---------- PROVIDED TEXT ----------

Just for reference, compiling CP2K_2009-05-01.f90 results in 684 modules, stracing yields something like 12000 calls to open, and 148'847'399 calls to lseek. Clearly anything reducing the number of seeks is likely to have a good impact on compile time. For this particular case, caching modules would help a lot as well. However, our usual pattern is to have a single module per file, and all use statements at the top of the module. Caching would be of little help for this style. An efficient encoding of the information in the module would help. The idea of writing the module compressed, and decompressing it as a big string to memory for reading and parsing, seems appealing to me. Concerning a change of format, it would be important to keep one of gfortran's nice features, that is, the ability to use the modification time of the .mod files to avoid recompilation cascades. If .mod files would contain a reference to other .mod files (instead of containing the info directly), this property might be at risk.

----------

*OBJECTIVE A*:
Reproduce the post about gfortran module files word for word, in full.

---------- DATA FOR THIS TASK ----------

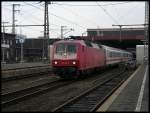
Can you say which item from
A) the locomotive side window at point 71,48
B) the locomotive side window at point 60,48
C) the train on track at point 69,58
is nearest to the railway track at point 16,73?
the train on track at point 69,58

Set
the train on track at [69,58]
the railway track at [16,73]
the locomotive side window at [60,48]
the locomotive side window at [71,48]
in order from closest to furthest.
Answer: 1. the train on track at [69,58]
2. the locomotive side window at [71,48]
3. the locomotive side window at [60,48]
4. the railway track at [16,73]

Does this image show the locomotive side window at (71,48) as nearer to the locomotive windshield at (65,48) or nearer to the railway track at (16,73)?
the locomotive windshield at (65,48)

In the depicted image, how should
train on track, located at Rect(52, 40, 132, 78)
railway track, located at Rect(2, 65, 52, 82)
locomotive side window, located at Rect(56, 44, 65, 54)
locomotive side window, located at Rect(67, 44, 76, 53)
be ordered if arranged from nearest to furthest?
train on track, located at Rect(52, 40, 132, 78) → locomotive side window, located at Rect(67, 44, 76, 53) → locomotive side window, located at Rect(56, 44, 65, 54) → railway track, located at Rect(2, 65, 52, 82)

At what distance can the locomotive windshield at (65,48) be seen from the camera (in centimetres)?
2676

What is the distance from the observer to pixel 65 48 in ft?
88.5

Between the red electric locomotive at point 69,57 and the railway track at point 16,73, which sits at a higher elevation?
the red electric locomotive at point 69,57

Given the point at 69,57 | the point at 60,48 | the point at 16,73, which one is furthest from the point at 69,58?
the point at 16,73

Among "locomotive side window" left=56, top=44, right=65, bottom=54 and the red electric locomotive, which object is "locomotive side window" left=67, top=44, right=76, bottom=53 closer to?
the red electric locomotive

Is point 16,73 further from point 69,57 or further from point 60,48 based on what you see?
point 69,57

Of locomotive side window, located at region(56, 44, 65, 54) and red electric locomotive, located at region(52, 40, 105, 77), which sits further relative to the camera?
locomotive side window, located at region(56, 44, 65, 54)

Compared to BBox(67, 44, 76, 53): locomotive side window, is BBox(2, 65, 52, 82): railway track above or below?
below

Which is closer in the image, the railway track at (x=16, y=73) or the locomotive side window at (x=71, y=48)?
the locomotive side window at (x=71, y=48)

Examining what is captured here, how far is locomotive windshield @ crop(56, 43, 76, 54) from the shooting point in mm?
26756

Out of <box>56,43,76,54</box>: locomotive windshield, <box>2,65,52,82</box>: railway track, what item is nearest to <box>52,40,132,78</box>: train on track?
<box>56,43,76,54</box>: locomotive windshield
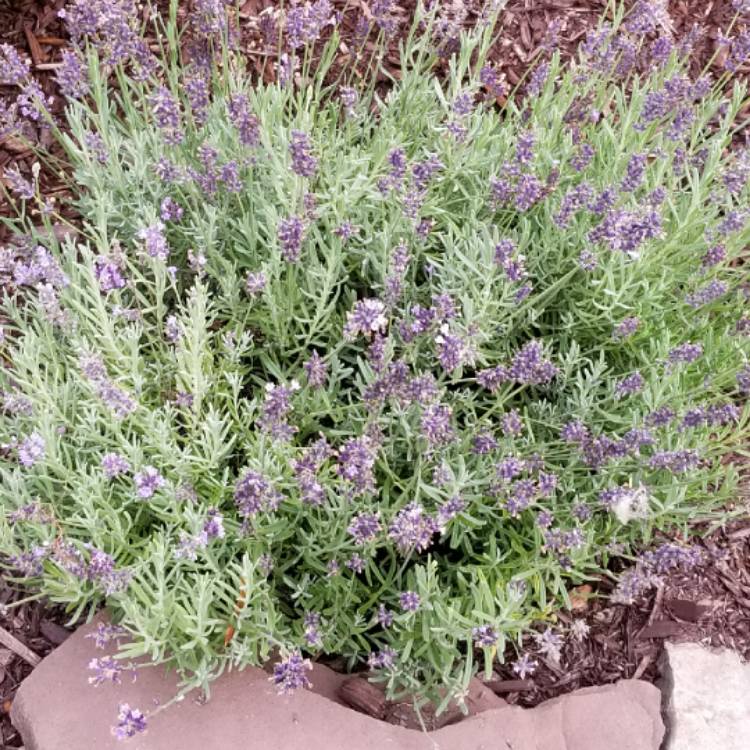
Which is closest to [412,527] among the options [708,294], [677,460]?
[677,460]

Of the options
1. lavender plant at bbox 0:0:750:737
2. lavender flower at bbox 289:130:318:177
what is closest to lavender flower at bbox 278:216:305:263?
lavender plant at bbox 0:0:750:737

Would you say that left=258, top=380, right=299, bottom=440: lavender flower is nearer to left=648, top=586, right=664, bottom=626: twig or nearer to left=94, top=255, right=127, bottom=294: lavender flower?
left=94, top=255, right=127, bottom=294: lavender flower

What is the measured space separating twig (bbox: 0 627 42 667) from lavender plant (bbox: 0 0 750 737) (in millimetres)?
175

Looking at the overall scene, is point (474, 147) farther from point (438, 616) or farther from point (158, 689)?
point (158, 689)

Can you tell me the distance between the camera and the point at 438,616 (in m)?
2.48

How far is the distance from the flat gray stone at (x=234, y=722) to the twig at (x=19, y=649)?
279 mm

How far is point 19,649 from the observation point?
110 inches

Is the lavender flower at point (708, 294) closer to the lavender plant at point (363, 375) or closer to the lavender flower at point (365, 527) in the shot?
the lavender plant at point (363, 375)

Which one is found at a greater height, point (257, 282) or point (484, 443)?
point (257, 282)

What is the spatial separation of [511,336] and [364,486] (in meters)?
1.13

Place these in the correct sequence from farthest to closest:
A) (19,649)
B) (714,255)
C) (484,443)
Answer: (19,649), (714,255), (484,443)

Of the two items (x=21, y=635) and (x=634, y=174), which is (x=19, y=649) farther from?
(x=634, y=174)

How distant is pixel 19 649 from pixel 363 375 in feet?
4.63

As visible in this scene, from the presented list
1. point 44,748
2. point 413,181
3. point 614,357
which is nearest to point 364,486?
point 413,181
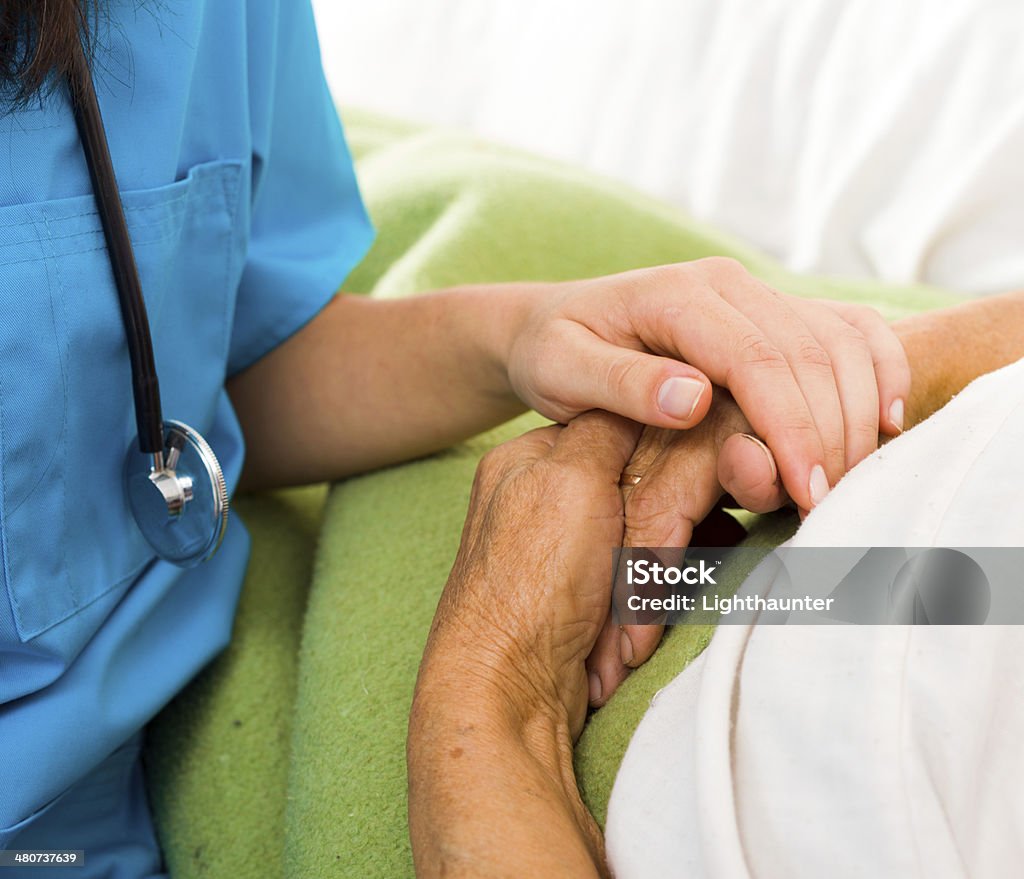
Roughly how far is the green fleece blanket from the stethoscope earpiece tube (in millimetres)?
207

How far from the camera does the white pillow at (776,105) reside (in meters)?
1.28

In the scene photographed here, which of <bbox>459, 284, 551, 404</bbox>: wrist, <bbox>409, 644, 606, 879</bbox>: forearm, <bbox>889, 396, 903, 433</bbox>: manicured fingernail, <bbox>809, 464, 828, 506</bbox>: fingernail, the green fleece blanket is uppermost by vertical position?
<bbox>889, 396, 903, 433</bbox>: manicured fingernail

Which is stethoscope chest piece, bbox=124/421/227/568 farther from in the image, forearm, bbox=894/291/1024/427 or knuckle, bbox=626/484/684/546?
forearm, bbox=894/291/1024/427

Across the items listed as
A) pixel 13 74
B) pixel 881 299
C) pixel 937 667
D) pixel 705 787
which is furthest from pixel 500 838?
pixel 881 299

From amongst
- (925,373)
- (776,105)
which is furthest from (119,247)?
(776,105)

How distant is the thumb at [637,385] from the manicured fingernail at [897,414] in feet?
0.34

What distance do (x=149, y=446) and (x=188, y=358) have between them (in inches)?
3.8

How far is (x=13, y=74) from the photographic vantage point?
54 cm

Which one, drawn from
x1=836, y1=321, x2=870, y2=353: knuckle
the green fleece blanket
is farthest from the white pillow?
x1=836, y1=321, x2=870, y2=353: knuckle

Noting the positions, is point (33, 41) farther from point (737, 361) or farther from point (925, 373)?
point (925, 373)

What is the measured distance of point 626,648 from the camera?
1.92 feet

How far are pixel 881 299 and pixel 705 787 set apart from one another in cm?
85

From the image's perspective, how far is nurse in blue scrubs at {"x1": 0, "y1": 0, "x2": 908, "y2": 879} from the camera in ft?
1.86

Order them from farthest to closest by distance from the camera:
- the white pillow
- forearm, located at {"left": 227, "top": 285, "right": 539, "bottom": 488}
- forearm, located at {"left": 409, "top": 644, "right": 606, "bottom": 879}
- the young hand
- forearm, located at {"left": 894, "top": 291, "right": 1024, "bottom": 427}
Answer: the white pillow, forearm, located at {"left": 227, "top": 285, "right": 539, "bottom": 488}, forearm, located at {"left": 894, "top": 291, "right": 1024, "bottom": 427}, the young hand, forearm, located at {"left": 409, "top": 644, "right": 606, "bottom": 879}
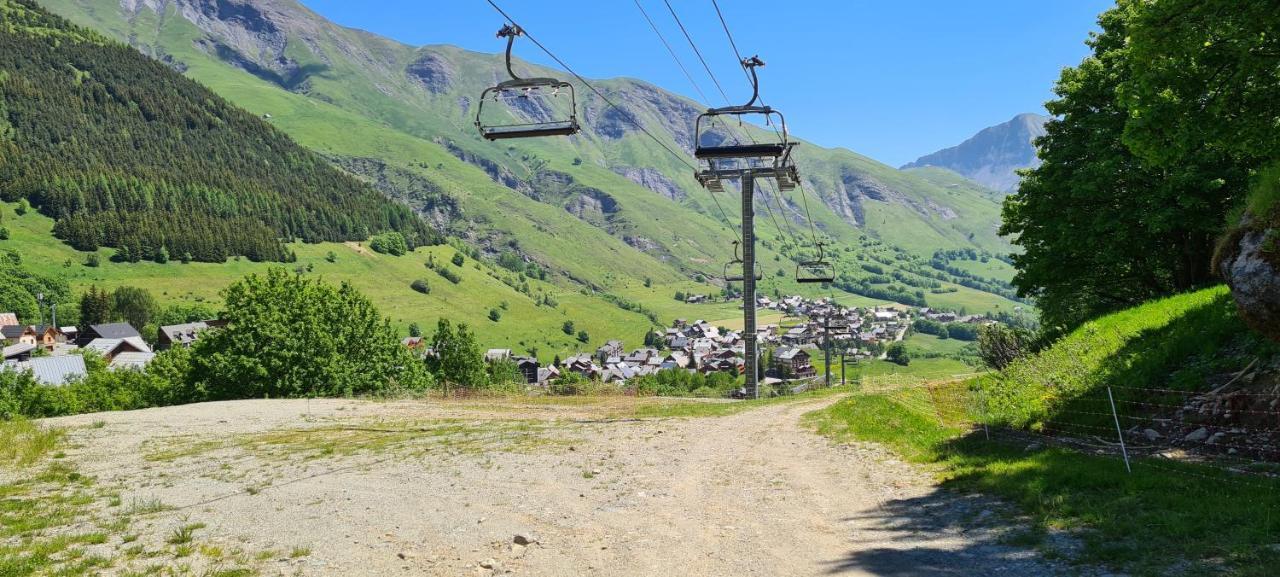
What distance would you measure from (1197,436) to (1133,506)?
4.85m

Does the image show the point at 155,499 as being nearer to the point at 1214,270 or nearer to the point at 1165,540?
the point at 1165,540

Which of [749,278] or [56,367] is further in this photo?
[56,367]

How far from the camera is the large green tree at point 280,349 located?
47.6 meters

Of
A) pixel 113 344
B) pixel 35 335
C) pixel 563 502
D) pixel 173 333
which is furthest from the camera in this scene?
pixel 173 333

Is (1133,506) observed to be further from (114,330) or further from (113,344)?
(114,330)

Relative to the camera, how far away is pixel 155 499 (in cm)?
1356

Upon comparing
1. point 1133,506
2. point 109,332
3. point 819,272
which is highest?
point 819,272

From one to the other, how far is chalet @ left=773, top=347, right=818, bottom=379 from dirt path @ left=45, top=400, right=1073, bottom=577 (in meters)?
143

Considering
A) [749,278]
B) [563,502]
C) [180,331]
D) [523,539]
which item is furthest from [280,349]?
[180,331]

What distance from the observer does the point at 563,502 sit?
1286cm

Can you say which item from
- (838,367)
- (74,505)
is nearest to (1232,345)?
(74,505)

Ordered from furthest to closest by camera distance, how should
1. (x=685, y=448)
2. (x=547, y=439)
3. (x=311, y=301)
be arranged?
(x=311, y=301), (x=547, y=439), (x=685, y=448)

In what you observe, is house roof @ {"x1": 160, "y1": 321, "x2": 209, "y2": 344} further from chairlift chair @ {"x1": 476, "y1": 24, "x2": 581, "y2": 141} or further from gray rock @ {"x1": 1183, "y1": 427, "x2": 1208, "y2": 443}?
gray rock @ {"x1": 1183, "y1": 427, "x2": 1208, "y2": 443}

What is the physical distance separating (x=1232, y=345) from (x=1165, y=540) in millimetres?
9653
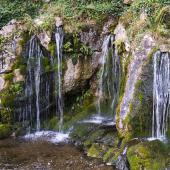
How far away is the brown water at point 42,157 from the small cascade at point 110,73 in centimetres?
279

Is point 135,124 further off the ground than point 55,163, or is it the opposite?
point 135,124

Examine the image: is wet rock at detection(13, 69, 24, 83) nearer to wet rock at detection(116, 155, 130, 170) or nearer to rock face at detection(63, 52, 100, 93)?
rock face at detection(63, 52, 100, 93)

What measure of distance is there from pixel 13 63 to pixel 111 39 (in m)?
3.63

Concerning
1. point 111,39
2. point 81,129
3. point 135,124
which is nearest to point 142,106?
point 135,124

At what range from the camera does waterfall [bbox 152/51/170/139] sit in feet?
42.6

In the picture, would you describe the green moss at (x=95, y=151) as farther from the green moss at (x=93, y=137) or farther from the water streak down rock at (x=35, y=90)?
the water streak down rock at (x=35, y=90)

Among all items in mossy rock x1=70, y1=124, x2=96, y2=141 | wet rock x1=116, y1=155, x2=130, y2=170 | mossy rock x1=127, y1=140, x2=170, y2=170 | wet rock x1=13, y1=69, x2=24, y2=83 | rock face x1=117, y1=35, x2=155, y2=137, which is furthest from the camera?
wet rock x1=13, y1=69, x2=24, y2=83

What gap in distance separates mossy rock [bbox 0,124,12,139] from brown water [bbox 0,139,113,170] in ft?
1.82

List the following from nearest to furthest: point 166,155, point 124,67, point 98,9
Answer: point 166,155 → point 124,67 → point 98,9

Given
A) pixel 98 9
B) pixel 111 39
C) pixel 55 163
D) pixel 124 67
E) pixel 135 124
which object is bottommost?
pixel 55 163

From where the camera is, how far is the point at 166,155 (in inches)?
458

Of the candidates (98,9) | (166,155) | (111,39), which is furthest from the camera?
(98,9)

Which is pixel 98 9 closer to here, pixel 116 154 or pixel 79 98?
pixel 79 98

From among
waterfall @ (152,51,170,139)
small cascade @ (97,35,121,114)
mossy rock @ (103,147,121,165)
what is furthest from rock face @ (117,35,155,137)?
small cascade @ (97,35,121,114)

----------

*OBJECTIVE B*:
Identify each line of the records that contains the word "flower" and copy those lines. Case counts.

*RIGHT ANSWER A*:
Just for reference, compiling CP2K_2009-05-01.f90 results in 684 modules, stracing yields something like 12000 calls to open, and 148'847'399 calls to lseek. Clearly anything reducing the number of seeks is likely to have a good impact on compile time. For this particular case, caching modules would help a lot as well. However, our usual pattern is to have a single module per file, and all use statements at the top of the module. Caching would be of little help for this style. An efficient encoding of the information in the module would help. The idea of writing the module compressed, and decompressing it as a big string to memory for reading and parsing, seems appealing to me. Concerning a change of format, it would be important to keep one of gfortran's nice features, that is, the ability to use the modification time of the .mod files to avoid recompilation cascades. If .mod files would contain a reference to other .mod files (instead of containing the info directly), this property might be at risk.

*RIGHT ANSWER B*:
2. lavender flower at bbox 289:130:318:177
what is closest to lavender flower at bbox 278:216:305:263?
Would you say that left=258, top=380, right=299, bottom=440: lavender flower is nearer to left=648, top=586, right=664, bottom=626: twig or nearer to left=94, top=255, right=127, bottom=294: lavender flower?
left=94, top=255, right=127, bottom=294: lavender flower
Is the lavender flower at point (708, 294) closer to the lavender plant at point (363, 375) or closer to the lavender flower at point (365, 527) in the shot?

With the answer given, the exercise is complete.